No way, too much work and hassle. Once I finish a track I'm sick of it and don't want to visit it again and try to "improve" it later in the future. Those who are doing film, TV series and such sure, you need to cover your bases. For me, it's on to the next and keep moving through my chronic procrastination...


----------



## stigc56

I never do it.
Far too many times I had to go back, and then I need the MIDI tracks. In Cubase the handling of audio files is really basic, so it's better to have the "live" tracks.


----------



## Divico

I always do it if I have a pad sound or synth pattern going since it annoys me when those sounds arent triggered correctly. I render them in place and hide the original track so I can easily go back for edits.


----------



## Henu

Here are also some thoughts about it.

https://vi-control.net/community/threads/mixing-audio-vs-midi.70849/


----------



## John Busby

this is the way that works the best for me:
bus your midi to stems and record the stems (i.e. brass, strings, synth etc)
keep your midi tracks disabled until you need to make changes
if you make changes just re-record your stem - this way it's less work across the board (keeping tracks frozen is more of a hassle if you're still composing i.e. no global tempo changes without re-freezing while also re-enabling each midi track you have frozen and so on)


----------



## Ethos

I break the process down into 3 major steps. 1. Composing/Orchestrating, 2. Performing, and 3. Mixing

For step 1, it's obviously all MIDI. Step 2 is kind of like mixing, but I try to accomplish everything using only MIDI CC 1, 2, 11, and whatever else my libraries support. I consider this the process of getting the *performance *as perfect as can be, without using audio plugins to "cheat". I balance things the way a conductor would. If, for example, a part is not cutting through the mix enough, I'll re-orchestrate or adjust dynamics before reaching for the EQ or compressor. Step 3 is where I bounce to audio and use audio plugins and audio editing to properly mix the cue. By step 3 I'm pretty confident the performance and composition are to my liking and I can focus purely on proper mixing. I have a lot of students who use mixing as a way to fix performance and/or orchestration problems. This is my attempt at preventing the "I'll fix it in mixing" syndrome.

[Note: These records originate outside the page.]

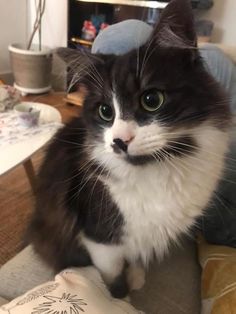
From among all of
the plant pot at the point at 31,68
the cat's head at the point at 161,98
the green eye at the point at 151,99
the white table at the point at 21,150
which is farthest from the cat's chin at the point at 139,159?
the plant pot at the point at 31,68

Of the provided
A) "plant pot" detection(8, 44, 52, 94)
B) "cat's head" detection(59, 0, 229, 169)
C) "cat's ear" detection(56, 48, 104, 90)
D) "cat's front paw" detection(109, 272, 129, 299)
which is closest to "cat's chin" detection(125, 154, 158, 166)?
"cat's head" detection(59, 0, 229, 169)

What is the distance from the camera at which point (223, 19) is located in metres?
2.77

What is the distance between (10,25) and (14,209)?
2.24 meters

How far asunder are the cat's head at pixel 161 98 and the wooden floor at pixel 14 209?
0.60 metres

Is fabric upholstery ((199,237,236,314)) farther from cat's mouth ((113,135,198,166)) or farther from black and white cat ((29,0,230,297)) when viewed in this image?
cat's mouth ((113,135,198,166))

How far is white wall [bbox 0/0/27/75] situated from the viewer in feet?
10.4

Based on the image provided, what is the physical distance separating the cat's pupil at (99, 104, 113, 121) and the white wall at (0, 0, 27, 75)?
9.32 ft

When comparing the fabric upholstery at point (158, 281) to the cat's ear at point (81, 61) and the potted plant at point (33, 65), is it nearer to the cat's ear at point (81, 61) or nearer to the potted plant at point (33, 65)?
the cat's ear at point (81, 61)

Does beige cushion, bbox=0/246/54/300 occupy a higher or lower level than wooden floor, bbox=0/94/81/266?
higher

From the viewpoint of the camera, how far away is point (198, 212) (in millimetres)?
895

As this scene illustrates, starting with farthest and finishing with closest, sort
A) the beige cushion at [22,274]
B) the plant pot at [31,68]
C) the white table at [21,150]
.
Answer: the plant pot at [31,68] → the white table at [21,150] → the beige cushion at [22,274]

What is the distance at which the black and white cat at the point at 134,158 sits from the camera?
0.71m

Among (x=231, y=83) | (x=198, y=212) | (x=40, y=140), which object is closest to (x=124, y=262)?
Answer: (x=198, y=212)

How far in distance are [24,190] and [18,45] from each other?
72.5 inches
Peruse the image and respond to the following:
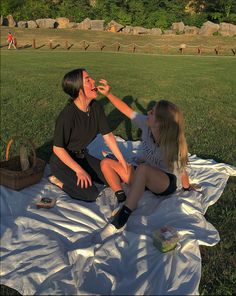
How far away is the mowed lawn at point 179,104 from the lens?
Answer: 3.93m

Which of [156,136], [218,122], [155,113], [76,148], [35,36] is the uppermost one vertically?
[155,113]

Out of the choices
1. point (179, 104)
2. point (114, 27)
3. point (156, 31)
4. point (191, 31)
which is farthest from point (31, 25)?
point (179, 104)

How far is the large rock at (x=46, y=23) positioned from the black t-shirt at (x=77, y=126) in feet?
129

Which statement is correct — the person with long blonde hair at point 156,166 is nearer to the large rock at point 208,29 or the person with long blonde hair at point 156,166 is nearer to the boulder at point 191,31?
the large rock at point 208,29

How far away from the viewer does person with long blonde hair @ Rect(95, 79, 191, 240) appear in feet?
13.7

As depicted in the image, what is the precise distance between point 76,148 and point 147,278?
2.12m

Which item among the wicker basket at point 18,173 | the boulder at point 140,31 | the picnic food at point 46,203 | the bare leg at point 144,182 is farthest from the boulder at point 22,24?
the bare leg at point 144,182

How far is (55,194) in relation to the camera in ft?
15.8

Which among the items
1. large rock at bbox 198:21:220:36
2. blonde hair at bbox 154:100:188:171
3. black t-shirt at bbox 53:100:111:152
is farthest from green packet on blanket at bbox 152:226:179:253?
large rock at bbox 198:21:220:36

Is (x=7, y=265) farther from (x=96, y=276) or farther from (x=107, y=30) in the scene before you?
(x=107, y=30)

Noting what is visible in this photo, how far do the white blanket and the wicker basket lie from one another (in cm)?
10

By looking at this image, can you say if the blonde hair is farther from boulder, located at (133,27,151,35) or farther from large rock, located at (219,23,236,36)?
large rock, located at (219,23,236,36)

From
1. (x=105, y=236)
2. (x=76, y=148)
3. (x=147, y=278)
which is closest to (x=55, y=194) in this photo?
(x=76, y=148)

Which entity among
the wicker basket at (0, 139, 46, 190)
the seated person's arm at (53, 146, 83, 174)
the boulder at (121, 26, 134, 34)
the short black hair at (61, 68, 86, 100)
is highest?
the short black hair at (61, 68, 86, 100)
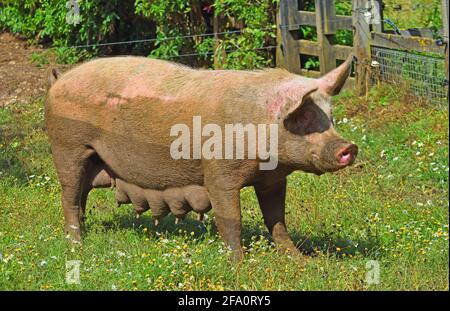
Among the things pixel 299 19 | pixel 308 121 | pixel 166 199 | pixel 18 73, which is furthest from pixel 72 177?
pixel 18 73

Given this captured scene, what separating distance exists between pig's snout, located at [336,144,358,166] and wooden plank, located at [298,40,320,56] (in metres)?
6.07

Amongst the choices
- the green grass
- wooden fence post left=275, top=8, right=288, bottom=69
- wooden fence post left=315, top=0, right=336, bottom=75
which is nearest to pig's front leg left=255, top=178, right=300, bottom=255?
the green grass

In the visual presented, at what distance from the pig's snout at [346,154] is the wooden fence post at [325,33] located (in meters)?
5.88

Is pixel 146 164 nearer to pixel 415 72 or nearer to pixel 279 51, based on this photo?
pixel 415 72

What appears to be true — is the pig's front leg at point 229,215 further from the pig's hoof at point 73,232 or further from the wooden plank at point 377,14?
the wooden plank at point 377,14

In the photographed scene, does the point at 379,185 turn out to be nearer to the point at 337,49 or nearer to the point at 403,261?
the point at 403,261

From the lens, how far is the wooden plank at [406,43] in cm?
1066

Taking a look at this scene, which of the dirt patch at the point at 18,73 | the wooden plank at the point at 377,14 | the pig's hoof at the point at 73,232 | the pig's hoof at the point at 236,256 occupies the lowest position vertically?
the dirt patch at the point at 18,73

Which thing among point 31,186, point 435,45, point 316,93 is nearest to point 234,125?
point 316,93

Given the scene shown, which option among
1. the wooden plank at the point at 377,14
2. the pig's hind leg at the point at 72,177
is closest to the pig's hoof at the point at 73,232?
the pig's hind leg at the point at 72,177

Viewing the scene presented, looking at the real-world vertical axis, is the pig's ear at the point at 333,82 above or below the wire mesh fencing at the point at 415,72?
above

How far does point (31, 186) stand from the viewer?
938 cm

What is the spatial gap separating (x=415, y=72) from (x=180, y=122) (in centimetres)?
466

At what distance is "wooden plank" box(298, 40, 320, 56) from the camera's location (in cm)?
1247
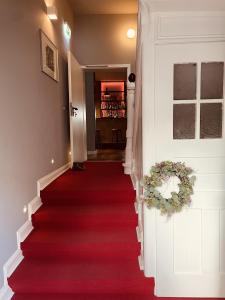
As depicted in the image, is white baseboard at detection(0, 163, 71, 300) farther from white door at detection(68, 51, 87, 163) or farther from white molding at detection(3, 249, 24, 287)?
white door at detection(68, 51, 87, 163)

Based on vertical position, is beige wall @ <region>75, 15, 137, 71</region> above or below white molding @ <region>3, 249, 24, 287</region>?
above

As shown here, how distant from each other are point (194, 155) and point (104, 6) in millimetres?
3762

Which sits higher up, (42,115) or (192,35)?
(192,35)

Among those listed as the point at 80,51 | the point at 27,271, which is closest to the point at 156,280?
the point at 27,271

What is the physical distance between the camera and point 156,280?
1.99 m

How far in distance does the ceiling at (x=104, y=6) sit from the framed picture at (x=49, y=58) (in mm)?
1353

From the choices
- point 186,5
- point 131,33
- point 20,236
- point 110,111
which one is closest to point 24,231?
point 20,236

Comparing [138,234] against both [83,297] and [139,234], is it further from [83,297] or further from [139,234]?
[83,297]

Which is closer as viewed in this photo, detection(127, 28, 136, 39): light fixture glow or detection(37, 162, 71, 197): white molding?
detection(37, 162, 71, 197): white molding

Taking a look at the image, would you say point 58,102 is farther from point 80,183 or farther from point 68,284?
point 68,284

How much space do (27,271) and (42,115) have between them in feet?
5.69

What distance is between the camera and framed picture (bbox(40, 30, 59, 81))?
308 cm

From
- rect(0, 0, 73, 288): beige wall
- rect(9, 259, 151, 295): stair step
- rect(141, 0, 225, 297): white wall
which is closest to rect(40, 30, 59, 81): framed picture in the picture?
rect(0, 0, 73, 288): beige wall

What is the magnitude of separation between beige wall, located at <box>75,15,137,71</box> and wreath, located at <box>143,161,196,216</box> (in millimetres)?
Answer: 3526
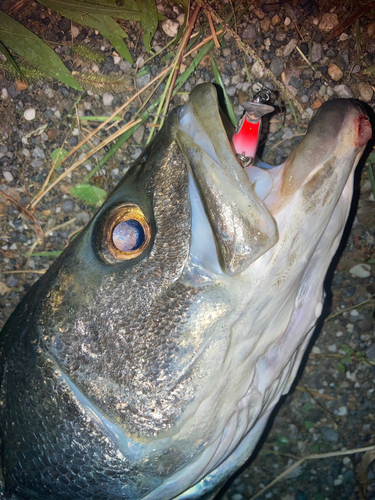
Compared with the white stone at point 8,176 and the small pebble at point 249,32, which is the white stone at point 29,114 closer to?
the white stone at point 8,176

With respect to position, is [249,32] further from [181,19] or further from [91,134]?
[91,134]

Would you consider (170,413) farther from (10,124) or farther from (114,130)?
(10,124)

This all really only works if your template is relatively balanced.


----------



## halfwalk

I almost never record MIDI; it's all being printed to audio as soon as I hit record, which is written to a RAM disk until I re-save the project. It's like skipping the pencil sketch and reaching straight away for the markers.


----------



## Ethos

halfwalk said:


> I almost never record MIDI; it's all being printed to audio as soon as I hit record, which is written to a RAM disk until I re-save the project. It's like skipping the pencil sketch and reaching straight away for the markers.


You must be a waaaaaay better piano player than me!


----------



## Geoff Grace

I always track my MIDI files to audio. _Always._

This seems like a good time to reference my sig link: Craig Anderton's Archiving Article. Written back in 2003, most of Craig's advice is still relevant today. If you care at all to be able to revisit your music years from now, I highly recommend you read this article!

Best,

Geoff


----------



## Replicant

I don't


----------